Despite the dramatic events and increased market volatility we have seen in 2022 the US dollar, the traditional currency of safety in uncertain times, has strengthened by less than two per cent in real effective terms. The Japanese yen, also traditionally a safe haven in times of stress, has depreciated more than six per cent year-to-date.
Across the G10 currencies, those whose economies are linked to energy prices and have seen a positive terms of trade shock (Figure 3) have appreciated this year. These moves highlight that the themes of commodity price strength and monetary policy reaction functions have returned as key drivers for currency markets, following reduced sensitivity throughout 2021.
Figure 3. FX moves driven by terms of trade shocks and relative monetary policy
YTD standardised change in Citi ToT & per cent REER move
The large and extended period over which we project the terms of trade shock to persist suggests increased appreciation pressure on currencies which benefit from exports and higher rates going forward.
Supply shocks such as the global pandemic and its aftermath, compounded recently by the war in Ukraine, created a challenging environment for equities. They now also face an additional significant headwind in the form of a tightening cycle from global central banks.

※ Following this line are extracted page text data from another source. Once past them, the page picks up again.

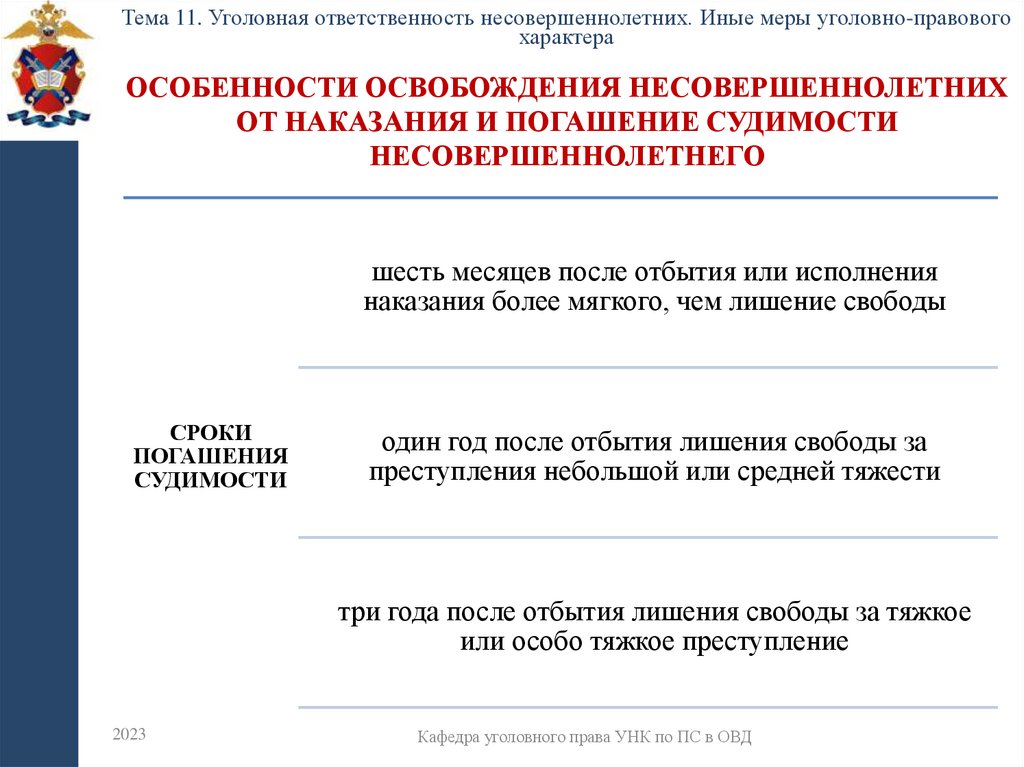 Тема 11. Уголовная ответственность несовершеннолетних. Иные меры уголовно-правового характера

ОСОБЕННОСТИ ОСВОБОЖДЕНИЯ НЕСОВЕРШЕННОЛЕТНИХ ОТ НАКАЗАНИЯ И ПОГАШЕНИЕ СУДИМОСТИ НЕСОВЕРШЕННОЛЕТНЕГО

СРОКИ ПОГАШЕНИЯ СУДИМОСТИ

шесть месяцев после отбытия или исполнения наказания более мягкого, чем лишение свободы

один год после отбытия лишения свободы за преступления небольшой или средней тяжести

три года после отбытия лишения свободы за тяжкое или особо тяжкое преступление

2023

Кафедра уголовного права УНК по ПС в ОВД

The Ukraine war and the sanctions which have followed have the capacity to introduce new disruptions, so far concentrated in Europe and emerging markets. Violent reactions to geopolitical events are not unusual for equity markets, and panic can present opportunistic entry levels if fundamentals are still supportive.
Medium-term growth prospects are still reasonable as post-COVID reopening eases supply side disruptions and benefits services and tourism; rates are rising in an orderly fashion and companies report satisfactory pricing power: that supports maintaining modest overweight exposure to equities overall.
Under the hood, in both Europe and the US, higher real rates are a challenge to high valuations in tech and other growth sectors, while rising interest rates and commodities favour banks, energy, and materials. The divergence between sectors is stark (Figure 4), and the trends have further to run.
Figure 4. Very large sector dispersion in equities, reversing earlier trends
S&P 500 sector GICS level 1 breakdown
For emerging markets, we move to neutral as China’s promises to support growth and to a less strict COVID policy remove some downside. Developed market policy normalisation and the potential economic/financial decoupling are headwinds for EM asset classes, with the shift to restrictive territory often causing major drawdowns (Figure 5). Latin America – Brazil in particular – and the Middle East, as well as ASEAN markets are notable exceptions, thanks to similar terms of trade trends mentioned above.
Figure 5. EM equities are volatile during Fed hiking cycles
MSCI EM local drawdowns and tight Fed policy
Corporate credit has been volatile, and the relatively low spread levels of 2021 adjusted sharply higher; fundamentals are not deteriorating at this early stage of the business cycle. The improved risk-reward, and corporate and household balance sheets being in good shape (Figure 6), warrant a modification to our asset allocation. Across investment grand and high yield, we move from our long-standing credit underweight to neutral.